Common strengths we can see in ADHD athletes include processing quickly, fast reaction times, hyperfocus on high interests, high energy and creativity, and thrive in fast, action-rich sports. Difficulties that include distractibility, executive function demands, following long verbal instructions, and sticking to routines. Coaching learning styles can affect motivation, coachability, and connecting when mismatched.


Common strengths in Autistic athletes can include deep focus, pattern recognition, commitment to mastery, attention to detail, and consistency. Difficulties can include social communication, restricted and repetitive behaviours and interests, sensory processing in busy environments, navigating team dynamics, and figurative language ("pull your socks up", "run like the wind" can be confusing for someone who interprets language literally). Different communication styles can be misread by coaches and teammates as arrogance or rudeness.


Elite sport environments built for neurotypical norms tend to amplify both the strengths and difficulties.
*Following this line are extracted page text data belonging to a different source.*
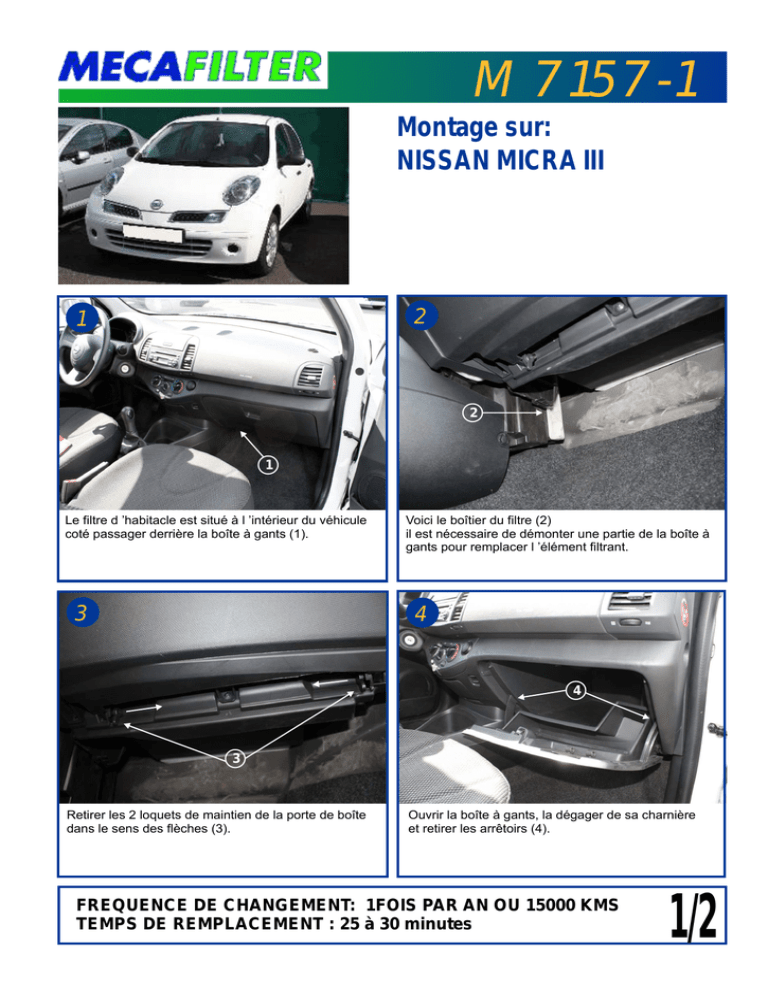 MECAFILTER

M 7157-1

Montage sur:
NISSAN MICRA III

1

1

Le filtre d 'habitacle est situé à l 'intérieur du véhicule coté passager derrière la boîte à gants (1).

2

2

Voici le boîtier du filtre (2)
il est nécessaire de démonter une partie de la boîte à gants pour remplacer l 'élément filtrant.

3

3

Retirer les 2 loquets de maintien de la porte de boîte dans le sens des flèches (3).

4

4

Ouvrir la boîte à gants, la dégager de sa charnière et retirer les arrêtoirs (4).

FREQUENCE DE CHANGEMENT: 1FOIS PAR AN OU 15000 KMS
TEMPS DE REMPLACEMENT : 25 à 30 minutes

1/2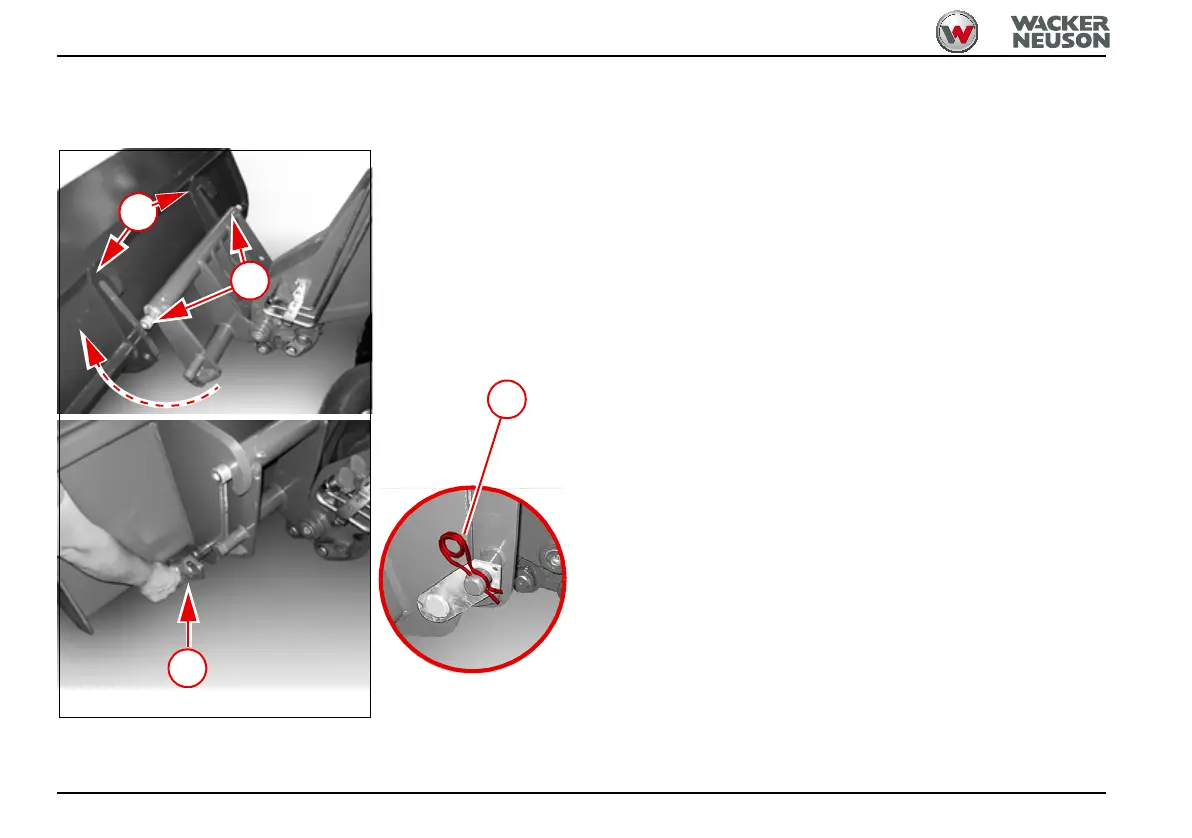 WACKER NEUSON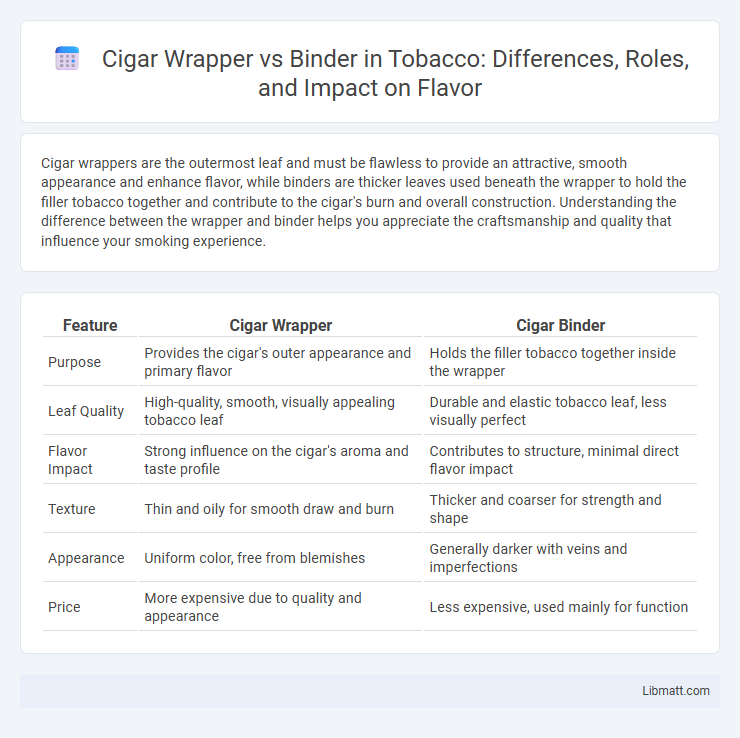 Cigar Wrapper vs Binder in Tobacco: Differences, Roles, and Impact on Flavor

Cigar wrappers are the outermost leaf and must be flawless to provide an attractive, smooth appearance and enhance flavor, while binders are thicker leaves used beneath the wrapper to hold the filler tobacco together and contribute to the cigar's burn and overall construction. Understanding the difference between the wrapper and binder helps you appreciate the craftsmanship and quality that influence your smoking experience.

| Feature | Cigar Wrapper | Cigar Binder |
|---|---|---|
| Purpose | Provides the cigar's outer appearance and primary flavor | Holds the filler tobacco together inside the wrapper |
| Leaf Quality | High-quality, smooth, visually appealing tobacco leaf | Durable and elastic tobacco leaf, less visually perfect |
| Flavor Impact | Strong influence on the cigar's aroma and taste profile | Contributes to structure, minimal direct flavor impact |
| Texture | Thin and oily for smooth draw and burn | Thicker and coarser for strength and shape |
| Appearance | Uniform color, free from blemishes | Generally darker with veins and imperfections |
| Price | More expensive due to quality and appearance | Less expensive, used mainly for function |

Libmatt.com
The same setting that lets a neurodivergent athlete's strengths shine can leave them excluded, exhausted, or burnt out if the environment is not adapted.


What This Means for Practice

Even before we get to specific neuroaffirming interventions (which Part 2 will cover), there are some things that follow from what we have outlined here.

Recognising neurodivergence in sport requires looking past surface behaviours to the underlying executive function, sensory, regulatory, and interoceptive picture. It requires understanding that masking is invisible work. It requires being aware that female and twice exceptional athletes are particularly likely to be missed. And it requires the humility to ask, rather than assume, what each athlete needs.


The athletes we work with are telling us this is not optional. The systems we operate in still have a long way to go. Part 2 will look at what neuroaffirming sport actually looks like in practice, the strategies athletes can use, the changes that sports systems can make, and how multidisciplinary teams can apply these principles together.


This blog draws on the Part 1 webinar "Neuroaffirming Interventions in Sport and Exercise" co-presented with Dr. Samantha McLeod (The SAM Centre) for SMA and COSEP, March 2026.


References

  • Grosprêtre, S., Ruffino, C., Derguy, C., & Gueugneau, N. (2024). Sport and Autism: What Do We Know so Far? A Review. Sports Medicine, Open, 10(1), 107.

  • Hassmén, P., & Hindman, E. (2025). Emotion Control Strategies for Peak Performance in Neurodivergent Brains: Wired to Thrive. Springer Nature Switzerland.

  • Hoare, E., Reyes, J., Olive, L., et al. (2023). Neurodiversity in elite sport: a systematic scoping review. BMJ Open Sport & Exercise Medicine, 9, e001575.

  • Hyun Han, D., McDuff, D., Thompson, D., Hitchcock, M. E., Reardon, C. L., & Hainline, B. (2019). Attention-deficit/hyperactivity disorder in elite athletes: a narrative review. British Journal of Sports Medicine.

  • Inga, C., & Mills, J. P. (2017). 'Hey, look at me': An {auto} ethnographic account of experiencing ADHD symptoms within sport. Qualitative Research in Sport, Exercise and Health.

  • Wood, S., Marshall, B., Kaiseler, M., & Wood, G. (2026). Navigating neurodiversity in elite sport: lived experiences of neurodivergent athletes. Qualitative Research in Sport, Exercise and Health, 18(2), 123–137.